Food for thought

Food for thought

I personally like floor beds that allow the child to independently move around their room. A lot of the time issues arise because the child is awake in their bed (e.g. in the mornings) but call out for you because they are bored in their cot. Moving straight from co-sleeping or bassinet/moses basket to a floor bed (or even to a floor bed initially) takes away that boredom as the child is free to get out of their bed and crawl/walk around. 

Some people get triggered by this thinking that the child will be up at all hours playing, but so what if they are? As adults sometimes at night we wake and can’t get back to sleep straight away, so we read a book or go do something. Eventually we get tired and go back to bed. It’s the same for children. Ensure their room is completely safe (no climb hazards, pull hazards, electrical sockets have covers, no access to creams, no cords to be pulled etc.) and put a child proof baby gate across their door so they can’t end up somewhere in the house that is unsafe. Put some board books (or as age appropriate) on a low shelf or in a low basket for them to access. Put a couple of quiet toys (not battery, light up, rattles.) that they can explore at their level too. 

When your child wakes up, they have the freedom and choice to explore as they see fit.
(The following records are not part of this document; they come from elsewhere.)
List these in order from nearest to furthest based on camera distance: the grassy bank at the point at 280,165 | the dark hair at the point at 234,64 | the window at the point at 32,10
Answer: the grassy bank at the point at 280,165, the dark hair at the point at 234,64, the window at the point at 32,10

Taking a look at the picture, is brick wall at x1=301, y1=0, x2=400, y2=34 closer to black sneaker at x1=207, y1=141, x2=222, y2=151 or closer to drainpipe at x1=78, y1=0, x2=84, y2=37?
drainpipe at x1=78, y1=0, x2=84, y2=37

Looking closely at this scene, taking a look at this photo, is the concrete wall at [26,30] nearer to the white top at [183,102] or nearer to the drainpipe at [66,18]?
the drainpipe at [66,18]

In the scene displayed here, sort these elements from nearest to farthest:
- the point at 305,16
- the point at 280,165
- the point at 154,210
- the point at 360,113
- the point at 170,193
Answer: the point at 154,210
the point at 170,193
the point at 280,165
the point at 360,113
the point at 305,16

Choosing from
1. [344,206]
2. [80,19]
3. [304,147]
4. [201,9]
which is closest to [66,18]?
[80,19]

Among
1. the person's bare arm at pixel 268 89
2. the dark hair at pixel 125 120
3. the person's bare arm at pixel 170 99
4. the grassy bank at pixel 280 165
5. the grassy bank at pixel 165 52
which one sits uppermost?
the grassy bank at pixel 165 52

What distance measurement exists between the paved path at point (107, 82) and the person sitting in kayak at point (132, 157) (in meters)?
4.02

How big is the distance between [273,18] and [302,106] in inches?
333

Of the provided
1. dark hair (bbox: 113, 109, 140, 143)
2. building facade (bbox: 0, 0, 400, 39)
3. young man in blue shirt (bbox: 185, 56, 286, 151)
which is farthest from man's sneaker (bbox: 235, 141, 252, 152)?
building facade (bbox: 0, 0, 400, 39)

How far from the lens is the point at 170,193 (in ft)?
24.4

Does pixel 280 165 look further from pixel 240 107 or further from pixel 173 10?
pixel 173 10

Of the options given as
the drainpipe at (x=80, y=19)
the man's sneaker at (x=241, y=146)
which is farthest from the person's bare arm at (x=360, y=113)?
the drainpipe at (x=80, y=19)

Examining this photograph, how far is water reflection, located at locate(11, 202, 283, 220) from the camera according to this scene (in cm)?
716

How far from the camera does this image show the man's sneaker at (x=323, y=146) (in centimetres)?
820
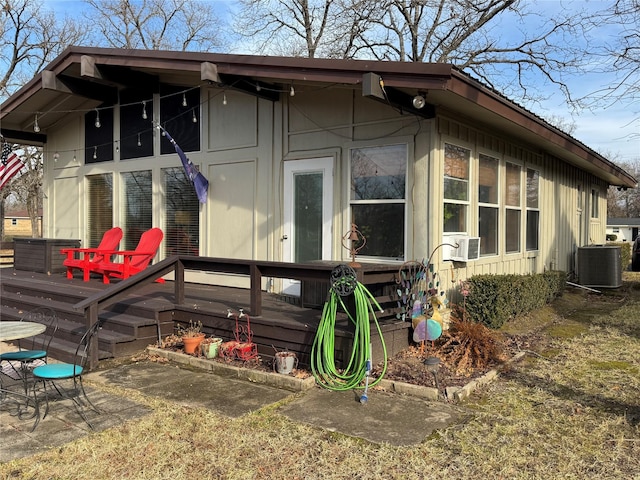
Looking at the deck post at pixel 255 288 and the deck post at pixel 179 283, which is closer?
the deck post at pixel 255 288

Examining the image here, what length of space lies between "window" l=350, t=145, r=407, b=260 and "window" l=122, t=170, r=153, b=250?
4222mm

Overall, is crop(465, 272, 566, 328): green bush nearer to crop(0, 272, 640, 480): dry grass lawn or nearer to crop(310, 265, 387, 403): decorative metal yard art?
crop(0, 272, 640, 480): dry grass lawn

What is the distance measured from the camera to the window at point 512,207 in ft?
24.8

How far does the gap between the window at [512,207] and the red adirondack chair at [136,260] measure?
5.40m

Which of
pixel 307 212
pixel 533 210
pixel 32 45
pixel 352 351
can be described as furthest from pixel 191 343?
pixel 32 45

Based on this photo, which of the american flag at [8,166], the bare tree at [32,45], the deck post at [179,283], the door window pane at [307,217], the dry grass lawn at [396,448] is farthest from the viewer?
the bare tree at [32,45]

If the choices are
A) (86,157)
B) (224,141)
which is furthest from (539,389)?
(86,157)

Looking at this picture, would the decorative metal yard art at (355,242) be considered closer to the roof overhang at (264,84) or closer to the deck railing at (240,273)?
the deck railing at (240,273)

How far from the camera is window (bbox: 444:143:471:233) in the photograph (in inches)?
235

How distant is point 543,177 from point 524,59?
43.2 feet

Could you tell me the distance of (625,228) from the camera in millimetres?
46844

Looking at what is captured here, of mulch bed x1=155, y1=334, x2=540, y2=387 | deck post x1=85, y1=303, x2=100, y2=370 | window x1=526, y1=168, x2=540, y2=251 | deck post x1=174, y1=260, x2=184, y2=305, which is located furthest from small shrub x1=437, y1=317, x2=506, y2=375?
window x1=526, y1=168, x2=540, y2=251

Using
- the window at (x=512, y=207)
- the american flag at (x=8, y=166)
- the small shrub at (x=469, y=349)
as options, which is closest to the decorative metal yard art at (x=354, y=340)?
the small shrub at (x=469, y=349)

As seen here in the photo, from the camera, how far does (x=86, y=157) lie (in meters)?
9.79
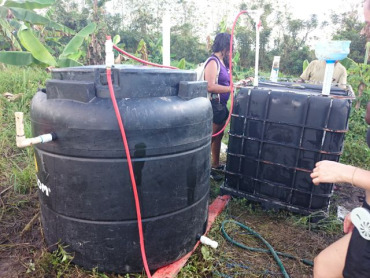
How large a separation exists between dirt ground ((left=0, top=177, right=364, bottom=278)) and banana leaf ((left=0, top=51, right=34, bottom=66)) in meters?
2.83

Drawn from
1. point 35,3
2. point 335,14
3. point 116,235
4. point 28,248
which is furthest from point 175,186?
point 335,14

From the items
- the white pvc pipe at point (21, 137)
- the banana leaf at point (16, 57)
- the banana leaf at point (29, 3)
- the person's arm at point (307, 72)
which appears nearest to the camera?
the white pvc pipe at point (21, 137)

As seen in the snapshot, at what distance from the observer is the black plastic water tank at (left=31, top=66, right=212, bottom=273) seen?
1.41 metres

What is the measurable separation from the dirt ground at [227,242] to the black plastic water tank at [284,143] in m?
0.20

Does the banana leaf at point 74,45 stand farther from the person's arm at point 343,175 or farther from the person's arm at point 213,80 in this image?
the person's arm at point 343,175

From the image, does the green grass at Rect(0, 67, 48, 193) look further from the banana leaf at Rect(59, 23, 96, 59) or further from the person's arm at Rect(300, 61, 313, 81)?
the person's arm at Rect(300, 61, 313, 81)

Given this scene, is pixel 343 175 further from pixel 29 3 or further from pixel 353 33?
pixel 353 33

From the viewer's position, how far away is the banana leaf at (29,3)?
17.8ft

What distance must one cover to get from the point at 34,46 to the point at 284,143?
4230 millimetres

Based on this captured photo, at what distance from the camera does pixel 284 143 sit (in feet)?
8.09

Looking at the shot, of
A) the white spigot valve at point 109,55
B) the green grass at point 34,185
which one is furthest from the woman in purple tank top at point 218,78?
the white spigot valve at point 109,55

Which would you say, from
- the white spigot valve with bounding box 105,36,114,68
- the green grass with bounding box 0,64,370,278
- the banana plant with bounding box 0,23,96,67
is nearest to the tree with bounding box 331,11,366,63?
the green grass with bounding box 0,64,370,278

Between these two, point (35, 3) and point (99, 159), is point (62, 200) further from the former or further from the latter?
point (35, 3)

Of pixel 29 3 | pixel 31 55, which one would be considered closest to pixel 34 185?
pixel 31 55
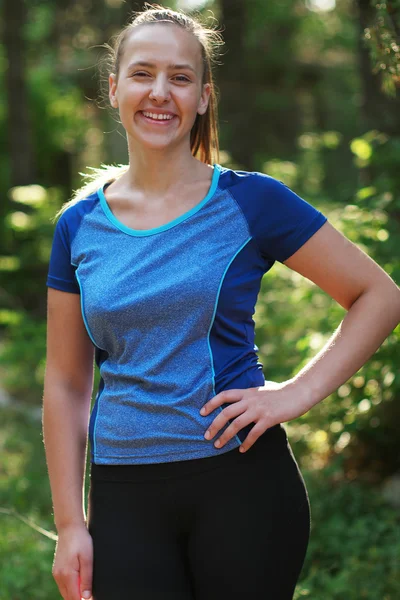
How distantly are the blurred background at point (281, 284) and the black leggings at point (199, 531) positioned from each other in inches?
20.9

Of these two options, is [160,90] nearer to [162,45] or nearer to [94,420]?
[162,45]

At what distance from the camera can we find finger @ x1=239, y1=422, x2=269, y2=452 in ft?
6.23

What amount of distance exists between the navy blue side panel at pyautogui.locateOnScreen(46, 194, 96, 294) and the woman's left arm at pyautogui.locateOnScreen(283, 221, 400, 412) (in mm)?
556

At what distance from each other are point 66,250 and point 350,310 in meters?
0.74

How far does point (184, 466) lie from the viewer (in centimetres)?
189

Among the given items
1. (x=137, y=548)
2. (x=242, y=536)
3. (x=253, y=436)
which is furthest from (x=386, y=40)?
(x=137, y=548)

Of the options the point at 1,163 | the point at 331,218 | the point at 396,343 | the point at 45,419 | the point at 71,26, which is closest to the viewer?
the point at 45,419

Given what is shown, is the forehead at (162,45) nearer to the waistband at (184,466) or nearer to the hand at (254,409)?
the hand at (254,409)

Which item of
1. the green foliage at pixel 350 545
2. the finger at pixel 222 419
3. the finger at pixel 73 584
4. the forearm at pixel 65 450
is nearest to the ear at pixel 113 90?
the forearm at pixel 65 450

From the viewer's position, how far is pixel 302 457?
5.39m

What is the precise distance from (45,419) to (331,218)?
2.62m

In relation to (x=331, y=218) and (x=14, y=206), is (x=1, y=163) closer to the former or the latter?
(x=14, y=206)

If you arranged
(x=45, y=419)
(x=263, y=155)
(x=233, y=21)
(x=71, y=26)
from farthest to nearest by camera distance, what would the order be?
(x=71, y=26) → (x=263, y=155) → (x=233, y=21) → (x=45, y=419)

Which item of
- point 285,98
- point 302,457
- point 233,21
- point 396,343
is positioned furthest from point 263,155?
point 396,343
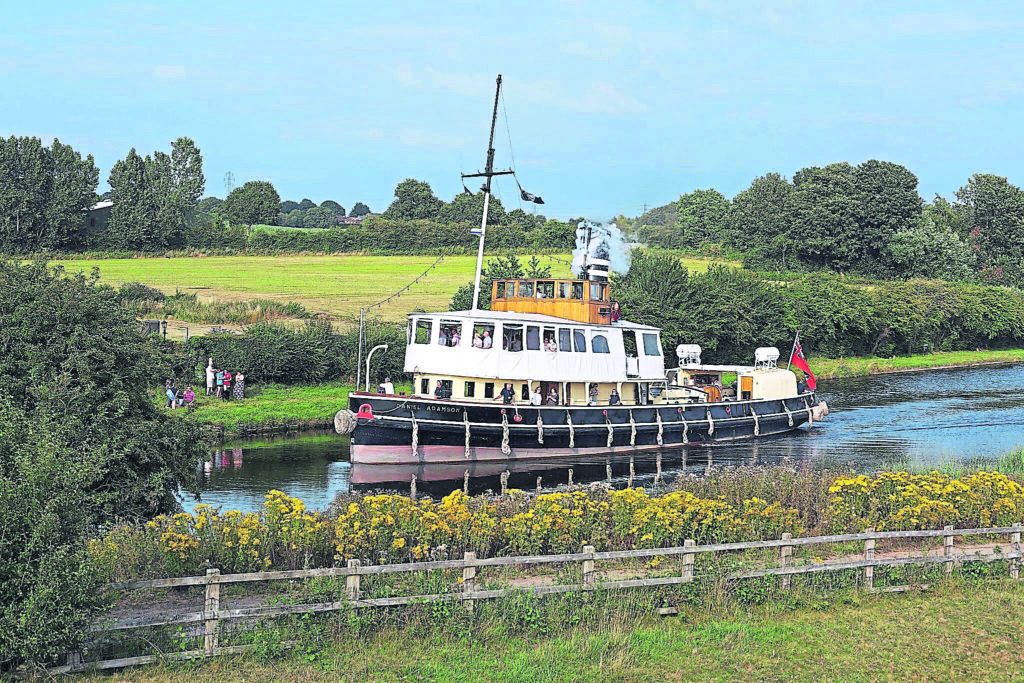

They will eventually go back to sleep when they are ready (or until you come get them in the morning). You are teaching very valuable self regulation skills by doing this.

More food for thought – Swaddles/mittens on babies. 

In the womb, babies have access to suck their thumbs at will. These can often be seen on ultrasounds. Babies also touch their faces in-utero as points of reference. Once a baby is born, they are then swaddled for sleep or have mittens on. These instantly take away the baby’s ability to self soothe as they did in the womb by sucking their thumb or touching their own faces. Some people argue that the baby’s startle reflex will mean they jerk themselves awake by throwing their arms up suddenly, but why is that a bad thing? That’s just giving themselves a beautiful opportunity to learn to self soothe.

Final food for thought 

What would actually be your child’s ideal bedtime? Do you pile all the mattresses together in one room and have a gigantic bed-room? Would that work? Who says everyone has to have their own bedrooms – or even sleep in beds for that matter? 

One mum posted recently in a group that I am part of, that her autistic daughter has a tent inside her room with a mattress in it and she sleeps in that – key wording she SLEEPS in it! Prior to the tent she had extreme sleep issues. Remember, if it’s stupid and it works – it isn’t stupid.

Mama, please know, nothing lasts forever. They will not feed all night forever. They will not co sleep with you forever. They will not beg you to lay with them forever. I promise you this. You cannot spoil a baby by cuddling them, rocking them etc. That is nonsense. Pinky McKay is a fantastic woman to follow, and read her books if you feel you need to have some back up in this regard. 

I know it can seem so tough when you are in the trenches. Being sleep deprived is beyond awful. The feeling of being barely functional is overwhelming. I hear you. I see you. I promise you it won’t be like this forever. If you do want to make changes, going slowly is the key. This is the safest, more secure and loving way you can help both you and your child adapt to the changes. You have absolutely got this, I believe in you.

This was another big and challenging module. So, no homework!